Coconut chocolate ganache cookie sandwiches are made from delicious buttery chewy coconut cookies, which are filled with decadent dark chocolate ganache.
Let me start by stating there isn’t one thing healthy about these coconut chocolate ganache cookie sandwiches. If you are looking for “healthy” coconut cookies made with coconut flour, coconut sugar, coconut oil and coconut, walk away now.
Hmm actually that sounds like a cooking experiment I wouldn’t mind taking on. Coconut cookies made entirely from coconut…. In theory it should be possible.
No, these cookies are made with good old fashioned butter and run of the mill sugars. The cookies are then joined together for the rest of their natural lives with a rich dark chocolate ganache. It is a very splendid and delicious union indeed.
If you are after a large batch recipe, then this recipe is for you. You will end up with 36-40 coconut chocolate ganache cookie sandwiches. Not into chocolate ganache?
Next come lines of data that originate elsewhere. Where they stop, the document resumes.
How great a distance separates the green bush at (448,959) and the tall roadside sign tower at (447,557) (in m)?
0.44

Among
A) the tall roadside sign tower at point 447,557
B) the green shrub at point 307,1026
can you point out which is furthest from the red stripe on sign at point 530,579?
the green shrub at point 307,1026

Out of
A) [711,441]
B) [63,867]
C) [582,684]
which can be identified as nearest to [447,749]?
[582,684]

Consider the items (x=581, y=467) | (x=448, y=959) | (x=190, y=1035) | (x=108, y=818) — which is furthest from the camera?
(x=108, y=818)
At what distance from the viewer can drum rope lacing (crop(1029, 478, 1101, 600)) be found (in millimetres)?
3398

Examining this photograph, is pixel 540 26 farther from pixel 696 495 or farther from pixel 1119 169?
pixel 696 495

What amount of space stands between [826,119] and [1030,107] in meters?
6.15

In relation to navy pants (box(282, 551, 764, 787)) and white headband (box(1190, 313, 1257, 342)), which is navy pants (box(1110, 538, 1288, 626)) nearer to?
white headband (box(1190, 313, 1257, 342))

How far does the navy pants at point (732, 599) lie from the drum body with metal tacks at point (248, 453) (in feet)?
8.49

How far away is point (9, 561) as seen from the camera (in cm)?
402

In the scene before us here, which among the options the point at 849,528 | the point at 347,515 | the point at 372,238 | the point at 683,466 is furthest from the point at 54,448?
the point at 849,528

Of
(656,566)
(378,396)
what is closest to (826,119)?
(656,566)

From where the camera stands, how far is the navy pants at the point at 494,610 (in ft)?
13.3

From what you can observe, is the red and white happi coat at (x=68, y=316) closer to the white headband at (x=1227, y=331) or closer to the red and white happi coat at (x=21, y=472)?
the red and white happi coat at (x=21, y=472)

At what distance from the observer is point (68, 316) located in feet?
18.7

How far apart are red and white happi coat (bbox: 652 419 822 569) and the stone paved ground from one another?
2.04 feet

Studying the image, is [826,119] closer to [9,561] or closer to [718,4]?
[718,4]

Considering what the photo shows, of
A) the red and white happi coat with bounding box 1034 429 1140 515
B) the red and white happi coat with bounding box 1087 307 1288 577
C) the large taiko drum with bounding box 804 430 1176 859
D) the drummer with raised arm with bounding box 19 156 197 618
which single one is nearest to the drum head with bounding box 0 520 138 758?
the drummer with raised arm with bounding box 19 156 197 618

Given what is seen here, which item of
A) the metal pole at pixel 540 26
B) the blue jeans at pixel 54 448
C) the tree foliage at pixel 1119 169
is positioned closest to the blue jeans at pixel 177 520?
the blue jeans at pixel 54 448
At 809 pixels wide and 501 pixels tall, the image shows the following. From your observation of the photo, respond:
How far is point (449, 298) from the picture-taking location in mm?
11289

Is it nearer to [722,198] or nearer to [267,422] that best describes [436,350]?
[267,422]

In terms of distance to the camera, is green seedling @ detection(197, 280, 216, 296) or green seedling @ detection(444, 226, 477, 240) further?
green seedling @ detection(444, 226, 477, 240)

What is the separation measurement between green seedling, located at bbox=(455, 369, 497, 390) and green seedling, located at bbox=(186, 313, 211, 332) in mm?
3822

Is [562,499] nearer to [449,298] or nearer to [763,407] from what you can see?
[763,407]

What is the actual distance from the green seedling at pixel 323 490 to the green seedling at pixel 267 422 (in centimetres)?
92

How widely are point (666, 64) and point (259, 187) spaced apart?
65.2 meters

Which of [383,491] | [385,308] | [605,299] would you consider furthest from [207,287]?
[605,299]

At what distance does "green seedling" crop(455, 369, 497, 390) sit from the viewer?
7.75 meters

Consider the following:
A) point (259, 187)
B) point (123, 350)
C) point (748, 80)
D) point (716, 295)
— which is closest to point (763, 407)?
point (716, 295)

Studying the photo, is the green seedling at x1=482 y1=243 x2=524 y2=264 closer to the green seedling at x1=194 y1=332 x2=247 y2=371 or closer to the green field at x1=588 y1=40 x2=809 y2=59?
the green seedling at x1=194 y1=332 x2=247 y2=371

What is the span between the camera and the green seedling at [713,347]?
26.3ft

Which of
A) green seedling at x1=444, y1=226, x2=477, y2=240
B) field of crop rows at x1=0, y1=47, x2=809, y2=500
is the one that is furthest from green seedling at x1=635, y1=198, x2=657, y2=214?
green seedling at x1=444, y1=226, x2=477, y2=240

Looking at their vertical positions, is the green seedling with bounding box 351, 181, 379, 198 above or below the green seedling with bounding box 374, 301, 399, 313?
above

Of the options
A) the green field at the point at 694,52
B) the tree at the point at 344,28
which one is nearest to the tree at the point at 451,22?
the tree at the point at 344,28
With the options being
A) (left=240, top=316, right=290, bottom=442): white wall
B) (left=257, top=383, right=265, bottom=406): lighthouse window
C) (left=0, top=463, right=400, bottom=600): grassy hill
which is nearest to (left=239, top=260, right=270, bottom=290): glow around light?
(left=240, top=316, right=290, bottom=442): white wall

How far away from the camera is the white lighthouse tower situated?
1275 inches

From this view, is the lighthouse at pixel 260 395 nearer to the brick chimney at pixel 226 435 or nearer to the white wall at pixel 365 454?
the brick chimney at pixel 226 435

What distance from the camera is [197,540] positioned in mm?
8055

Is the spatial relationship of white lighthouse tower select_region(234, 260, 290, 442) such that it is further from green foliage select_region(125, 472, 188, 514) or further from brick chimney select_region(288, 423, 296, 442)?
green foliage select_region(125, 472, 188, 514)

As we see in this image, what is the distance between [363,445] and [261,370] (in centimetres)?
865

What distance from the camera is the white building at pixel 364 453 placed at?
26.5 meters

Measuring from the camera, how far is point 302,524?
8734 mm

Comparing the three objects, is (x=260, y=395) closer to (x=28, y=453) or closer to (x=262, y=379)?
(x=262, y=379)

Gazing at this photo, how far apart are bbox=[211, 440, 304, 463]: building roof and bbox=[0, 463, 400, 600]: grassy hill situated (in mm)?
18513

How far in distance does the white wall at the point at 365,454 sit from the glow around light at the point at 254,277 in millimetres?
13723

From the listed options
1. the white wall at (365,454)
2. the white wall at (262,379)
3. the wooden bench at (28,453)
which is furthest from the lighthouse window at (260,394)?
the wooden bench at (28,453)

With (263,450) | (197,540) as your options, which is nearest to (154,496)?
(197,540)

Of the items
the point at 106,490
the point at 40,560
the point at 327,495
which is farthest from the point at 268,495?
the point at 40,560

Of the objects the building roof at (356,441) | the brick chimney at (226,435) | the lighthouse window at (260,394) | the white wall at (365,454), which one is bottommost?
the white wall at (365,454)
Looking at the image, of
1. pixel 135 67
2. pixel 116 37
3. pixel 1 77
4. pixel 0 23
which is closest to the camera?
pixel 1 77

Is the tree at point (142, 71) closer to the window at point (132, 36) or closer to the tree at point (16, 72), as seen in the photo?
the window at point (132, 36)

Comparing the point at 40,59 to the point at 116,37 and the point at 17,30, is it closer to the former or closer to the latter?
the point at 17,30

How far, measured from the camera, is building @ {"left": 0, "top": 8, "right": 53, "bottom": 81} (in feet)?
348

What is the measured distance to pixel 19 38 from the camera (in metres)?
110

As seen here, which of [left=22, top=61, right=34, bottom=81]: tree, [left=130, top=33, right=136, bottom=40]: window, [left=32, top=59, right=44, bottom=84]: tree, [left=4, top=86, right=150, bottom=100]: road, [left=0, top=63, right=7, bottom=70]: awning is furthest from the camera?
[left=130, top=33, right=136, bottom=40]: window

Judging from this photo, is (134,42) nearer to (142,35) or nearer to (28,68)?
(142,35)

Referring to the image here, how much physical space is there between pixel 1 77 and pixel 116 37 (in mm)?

Firstly we can’t be friends any more, but more importantly if you don’t sandwich the little suckers together you will end up with around 80 coconut cookies. Making this the perfect big batch recipe for school fetes, entertaining or making them as gifts.
Coconut Chocolate Ganache Cookie Sandwiches
- 340 grams (1 ½ cups) unsalted butter softened
- 180 grams (1 cup) brown sugar packed
- 240 grams (1 cup) caster sugar
- 3 large eggs
- 2 teaspoons vanilla bean paste
- 185 grams (2 cups) desiccated coconut
- 375 grams (2 ½ cups) plain flour
- 2 teaspoons bicarb soda/baking soda
- 1 teaspoon salt
- In a large mixing bowl for your stand mixer place butter, brown sugar and caster sugar. Mix ingredients on a medium speed until creamy.
- On a low speed add eggs one at a time. Mixing well between each addition of egg. Once eggs have been incorporated add vanilla and coconut.
- Mix until ingredients are fully combined.
- Sift flour and bicarb soda/baking soda into a medium size bowl.
- With mixer on a low speed add flour/bicarb mixture to the coconut mixture a third at a time.
- Once combined cover mixture with plastic wrap and chill in the fridge for a least an hour.
- Pre-heat oven 175°C/345°F.
- Line two baking trays with baking paper.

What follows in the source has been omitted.